'Tuh, kan bener. Apa juga aku bilang. Juragan Broto yang dibilang baik oleh Galih itu mana ada baik-baiknya. Eh, maksudnya dia baik memang karena ingin memperistri Ibunya Galih' aku menggerutu dalam hati.
Kali ini Galih salah lagi soal panutannya itu, memang manusia itu tak ada yang patut untuk dipanuti dalam hidup ini, tak jua Ustadz salim yang alim, juragan Broto yang dermawan ataupun Nenek yang sudah membantu banyak orang.
"Kira-kiraa Bik Halima mau gak ya, Mang?" tanyaku basa-basi, jika aku yang diposisi Bik Halima tentu saja akan kutolak mentah-mentah, bayangkan saja, istri kempat. tapi jika ia menolak, sedih juga. Di desa ini apa-apa punya juragan Broto seseorang yang menolak tawaraannya dapat dipastikan hidupnya akan sengsara kedepannya.

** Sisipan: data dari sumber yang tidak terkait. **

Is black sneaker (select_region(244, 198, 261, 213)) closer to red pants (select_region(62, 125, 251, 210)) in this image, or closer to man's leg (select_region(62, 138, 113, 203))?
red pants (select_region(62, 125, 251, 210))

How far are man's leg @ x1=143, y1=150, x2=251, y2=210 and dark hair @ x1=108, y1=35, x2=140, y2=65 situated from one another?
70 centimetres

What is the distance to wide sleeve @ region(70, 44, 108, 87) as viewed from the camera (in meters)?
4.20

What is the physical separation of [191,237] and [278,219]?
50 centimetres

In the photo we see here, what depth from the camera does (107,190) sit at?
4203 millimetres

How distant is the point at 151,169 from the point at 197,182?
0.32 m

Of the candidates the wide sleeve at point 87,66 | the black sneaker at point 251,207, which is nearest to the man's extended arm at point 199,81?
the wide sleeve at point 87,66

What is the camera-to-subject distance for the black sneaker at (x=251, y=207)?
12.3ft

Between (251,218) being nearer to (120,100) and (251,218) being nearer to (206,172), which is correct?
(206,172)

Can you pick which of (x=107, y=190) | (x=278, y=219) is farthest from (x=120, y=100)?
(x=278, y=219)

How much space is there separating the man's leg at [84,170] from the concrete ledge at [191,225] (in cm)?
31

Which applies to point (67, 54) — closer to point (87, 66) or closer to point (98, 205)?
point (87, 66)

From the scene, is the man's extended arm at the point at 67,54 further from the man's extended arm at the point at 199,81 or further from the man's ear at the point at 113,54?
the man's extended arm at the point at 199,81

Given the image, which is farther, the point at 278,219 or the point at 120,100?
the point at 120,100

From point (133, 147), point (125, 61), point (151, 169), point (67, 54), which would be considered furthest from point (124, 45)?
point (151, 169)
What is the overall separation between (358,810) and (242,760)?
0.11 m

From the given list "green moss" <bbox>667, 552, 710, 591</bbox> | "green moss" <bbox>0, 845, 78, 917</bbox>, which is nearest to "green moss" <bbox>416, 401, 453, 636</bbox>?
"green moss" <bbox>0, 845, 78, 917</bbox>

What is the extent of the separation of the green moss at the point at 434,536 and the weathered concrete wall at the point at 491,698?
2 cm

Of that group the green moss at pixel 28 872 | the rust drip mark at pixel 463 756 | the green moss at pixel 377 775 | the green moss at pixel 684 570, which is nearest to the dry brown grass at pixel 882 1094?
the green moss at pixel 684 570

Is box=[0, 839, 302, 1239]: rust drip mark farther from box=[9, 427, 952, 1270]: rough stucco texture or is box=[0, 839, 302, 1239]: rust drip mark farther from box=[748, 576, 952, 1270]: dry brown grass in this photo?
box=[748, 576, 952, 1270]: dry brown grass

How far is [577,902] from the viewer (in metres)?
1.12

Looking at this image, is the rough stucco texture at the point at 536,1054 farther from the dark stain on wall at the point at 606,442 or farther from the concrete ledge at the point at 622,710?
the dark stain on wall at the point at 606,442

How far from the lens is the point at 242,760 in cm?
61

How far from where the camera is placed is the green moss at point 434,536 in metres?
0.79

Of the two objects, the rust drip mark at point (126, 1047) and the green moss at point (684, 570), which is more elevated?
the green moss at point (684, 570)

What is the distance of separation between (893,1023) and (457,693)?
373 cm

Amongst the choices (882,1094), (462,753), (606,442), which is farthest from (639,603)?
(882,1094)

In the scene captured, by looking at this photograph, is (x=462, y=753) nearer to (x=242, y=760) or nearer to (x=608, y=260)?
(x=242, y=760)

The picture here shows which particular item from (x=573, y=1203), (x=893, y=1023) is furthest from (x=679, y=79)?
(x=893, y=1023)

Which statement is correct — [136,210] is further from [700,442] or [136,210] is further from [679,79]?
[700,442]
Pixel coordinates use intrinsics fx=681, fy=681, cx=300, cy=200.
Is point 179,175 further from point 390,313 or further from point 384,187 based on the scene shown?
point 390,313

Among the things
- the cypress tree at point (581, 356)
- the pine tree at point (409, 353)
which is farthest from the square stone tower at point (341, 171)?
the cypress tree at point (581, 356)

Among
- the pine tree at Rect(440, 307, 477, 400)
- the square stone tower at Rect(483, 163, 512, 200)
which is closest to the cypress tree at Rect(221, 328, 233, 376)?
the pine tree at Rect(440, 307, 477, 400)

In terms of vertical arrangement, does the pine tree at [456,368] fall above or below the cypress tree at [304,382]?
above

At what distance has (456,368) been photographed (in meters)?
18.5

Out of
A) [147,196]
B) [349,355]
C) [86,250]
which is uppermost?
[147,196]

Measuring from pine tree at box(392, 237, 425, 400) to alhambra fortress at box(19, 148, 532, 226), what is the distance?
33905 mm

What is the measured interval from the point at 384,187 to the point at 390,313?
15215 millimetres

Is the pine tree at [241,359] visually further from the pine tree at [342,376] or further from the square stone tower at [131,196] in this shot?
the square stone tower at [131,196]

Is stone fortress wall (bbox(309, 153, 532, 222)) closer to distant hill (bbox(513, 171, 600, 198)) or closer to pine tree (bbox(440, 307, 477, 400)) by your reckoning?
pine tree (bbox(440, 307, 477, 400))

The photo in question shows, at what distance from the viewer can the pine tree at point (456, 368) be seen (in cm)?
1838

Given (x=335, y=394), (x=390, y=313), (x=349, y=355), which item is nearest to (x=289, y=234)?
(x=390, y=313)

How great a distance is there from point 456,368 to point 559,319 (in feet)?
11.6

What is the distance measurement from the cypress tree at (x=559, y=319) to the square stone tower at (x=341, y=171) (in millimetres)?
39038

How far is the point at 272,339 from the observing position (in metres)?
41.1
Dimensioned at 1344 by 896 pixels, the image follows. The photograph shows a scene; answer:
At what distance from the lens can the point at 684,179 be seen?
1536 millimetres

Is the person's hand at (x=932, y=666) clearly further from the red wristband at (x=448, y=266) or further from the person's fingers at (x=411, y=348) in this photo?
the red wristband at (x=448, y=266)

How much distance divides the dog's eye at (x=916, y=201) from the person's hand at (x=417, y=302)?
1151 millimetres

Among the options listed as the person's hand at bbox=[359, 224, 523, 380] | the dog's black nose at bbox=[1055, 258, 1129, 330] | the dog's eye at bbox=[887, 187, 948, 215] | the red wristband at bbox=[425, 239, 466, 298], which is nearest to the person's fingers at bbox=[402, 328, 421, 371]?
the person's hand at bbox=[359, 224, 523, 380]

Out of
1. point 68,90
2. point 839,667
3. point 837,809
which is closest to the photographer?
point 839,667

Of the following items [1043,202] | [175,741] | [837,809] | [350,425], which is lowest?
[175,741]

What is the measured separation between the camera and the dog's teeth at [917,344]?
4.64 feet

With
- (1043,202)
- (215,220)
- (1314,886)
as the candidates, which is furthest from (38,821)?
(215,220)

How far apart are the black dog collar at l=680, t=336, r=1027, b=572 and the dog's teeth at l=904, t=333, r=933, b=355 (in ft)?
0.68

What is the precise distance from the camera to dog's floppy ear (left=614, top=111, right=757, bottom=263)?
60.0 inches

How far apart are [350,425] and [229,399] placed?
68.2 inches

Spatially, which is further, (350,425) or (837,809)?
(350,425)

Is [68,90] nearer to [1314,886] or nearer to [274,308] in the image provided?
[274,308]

'Malang sekali nasib Bik Halima'
Aku berniat mengikuti rombongan yang akan kerumah Bik Halima untuk menyaksikan rombongan lamaran dari juragan Broto. Sesaat kemudian daun telingaku ditarik keras oleh seseorang dari belakang.
"Aduh, duh, duh," keluhku menahan sakit
"Maaf, Hana. Paklik cuman di suruh nenek," kata paklik Malin yang menjewer kupingku atas perintah nenek yang melotot di teras rumah panggung.
"Jangan coba-coba kau latah mengikuti orang-orang, Hana!" seru Nenek.
Aku menggelembungkan wajah sebal.
***
"Apa?" aku terlonjak kaget demi mendengar Ucapan Galih.